Machine learning models processed five billion AIS signals and thousands of SAR images.

SAR revealed vessels in MPAs where AIS showed nothing, especially in Southeast Asia. It also confirmed the absence of industrial fishing in 91 MPAs. This shows that SAR fills AIS blind spots and adds accuracy.

In many cases, even MPAs with detected vessels had fishing on fewer than 3% of imaged days.

Most areas had minimal fishing

The bulk of fishing effort came from a few well-known MPAs. The Chagos Archipelago saw around 2,700 hours of fishing annually.

South Georgia, the South Sandwich Islands, and the Great Barrier Reef Marine Park each had around 900 hours per year.

Other sites like Camargue in France, Cape Canyon in South Africa, and Marado Island in Korea recorded 275 to 450 hours.

However, most MPAs showed no or minimal activity. About 78.5% of them recorded less than one day of fishing per year, and over 1,000 had no detected activity.

Fishing is no longer unchecked

To compare differently sized MPAs, researchers used fishing effort per 100 square kilometers.

The highest density was in Marado Island at 18 hours per day per 100 square kilometers. Yet the global average across all MPAs was only 0.0004 hours per day. That is nearly negligible.

Some of the high-effort areas are small, so even a few vessels skew the density. For instance, Korean MPAs with only 2 km² imaged showed high density, but just 6 to 18 total vessels were detected.

These findings help correct public perceptions that industrial fishing remains unchecked.

Most fishing zones are quiet

The analysis builds confidence in MPA protections. The radar detected no vessels in 25% of MPAs.

In those with activity, vessels appeared on just 3% of imaging days. Also, SAR found vessels in 163 MPAs where AIS showed nothing, proving its critical role.

“The ocean is no longer too big to watch. With cutting-edge satellites and AI, we’re making illegal fishing visible and proving that strong marine protections work,” said Juan Mayorga, co-author and scientist at Pristine Seas.

Why marine protected areas seem weak

Many still believe MPAs are just legal statements on paper. That view stems from two issues: weak regulations and poor enforcement.

Some MPAs legally allow industrial fishing or only exist as designations with no real action. Others are difficult to patrol.

But this new research solves an old puzzle.

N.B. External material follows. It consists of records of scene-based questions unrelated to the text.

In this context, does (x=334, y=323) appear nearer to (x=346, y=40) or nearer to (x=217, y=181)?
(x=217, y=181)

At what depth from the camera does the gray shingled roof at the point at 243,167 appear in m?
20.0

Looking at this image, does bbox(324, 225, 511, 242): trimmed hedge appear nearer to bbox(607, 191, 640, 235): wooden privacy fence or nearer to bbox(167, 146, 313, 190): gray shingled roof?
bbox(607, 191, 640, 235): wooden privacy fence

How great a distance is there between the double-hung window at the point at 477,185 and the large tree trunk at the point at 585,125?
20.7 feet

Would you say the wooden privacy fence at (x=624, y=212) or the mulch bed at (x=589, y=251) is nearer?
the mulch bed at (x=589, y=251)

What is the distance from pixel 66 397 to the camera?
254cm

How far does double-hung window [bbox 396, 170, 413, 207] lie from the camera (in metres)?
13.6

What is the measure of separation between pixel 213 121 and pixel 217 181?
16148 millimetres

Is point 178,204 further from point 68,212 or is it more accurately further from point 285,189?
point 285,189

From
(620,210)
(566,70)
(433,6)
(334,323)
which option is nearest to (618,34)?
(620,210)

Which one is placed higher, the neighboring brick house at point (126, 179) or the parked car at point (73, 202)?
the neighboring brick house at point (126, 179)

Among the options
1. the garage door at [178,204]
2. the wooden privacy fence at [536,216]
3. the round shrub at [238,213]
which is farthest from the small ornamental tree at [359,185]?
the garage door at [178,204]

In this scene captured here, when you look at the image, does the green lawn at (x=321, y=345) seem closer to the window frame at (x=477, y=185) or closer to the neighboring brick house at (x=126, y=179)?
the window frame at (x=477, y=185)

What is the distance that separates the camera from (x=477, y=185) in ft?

It focuses only on MPAs with the strictest bans and uses implementation dates, not just legal designations. This avoids errors where fishing occurred before rules took effect.

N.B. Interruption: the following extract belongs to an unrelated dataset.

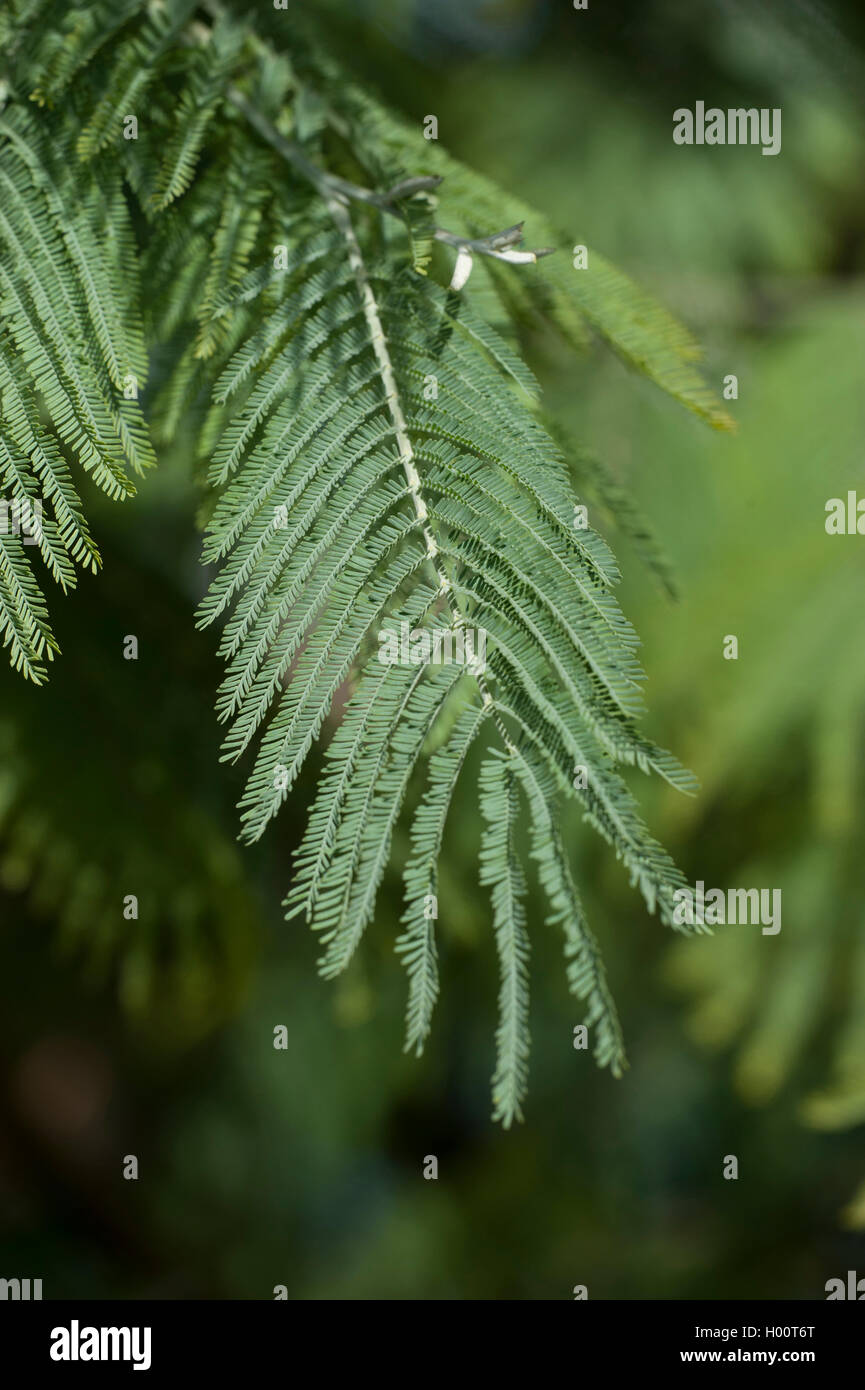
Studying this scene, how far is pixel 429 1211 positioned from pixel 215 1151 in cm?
68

The study also reduces confusion caused by phaseout periods, such as the five-year gap in Palau’s marine sanctuary.

Some fishing slips into protected zones

While protections work, they are not perfect. Some activity may reflect legal exceptions or data errors. For example, certain fleets had sunset provisions allowing temporary fishing.

Small-scale fishing, often legal, can also affect ecosystems but remains mostly invisible to SAR if vessels are under 15 meters long.

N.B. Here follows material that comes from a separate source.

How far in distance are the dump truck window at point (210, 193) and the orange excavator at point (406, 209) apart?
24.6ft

“Because strictly protected marine areas discourage illegal fishing, fishes are far more abundant within their boundaries, they produce many more babies, and help replenish surrounding areas,” said Enric Sala, co-author and founder of Pristine Seas.

Results may not apply everywhere

One key question remains: Are MPAs truly reducing fishing, or were they placed in low-activity zones? The paper suggests both might be true.

Of the few MPAs with pre- and post-implementation data, most already had low fishing. Yet Palau showed a dramatic drop from 51,000 hours to just 215 hours annually after full protection. That suggests strong rules can reduce fishing pressure even in active areas.

Future MPA planning should consider whether protections are going where demand to fish is already low. Otherwise, the results may not scale as hoped.

Marine protected areas work

The study proposes a scalable way to monitor oceans. Integrating real-time satellite detections with AI models offers an efficient, low-cost solution.

The research supports the idea that MPA enforcement creates deterrence. The more likely vessels are to be caught, the less likely they are to fish illegally.

“By using satellites to track fishing vessels, countries can predict the locations of illegal activities and target patrol efforts, saving both manpower and money,” said Jennifer Raynor, lead author from the University of Wisconsin-Madison.

The study is published in the journal Science.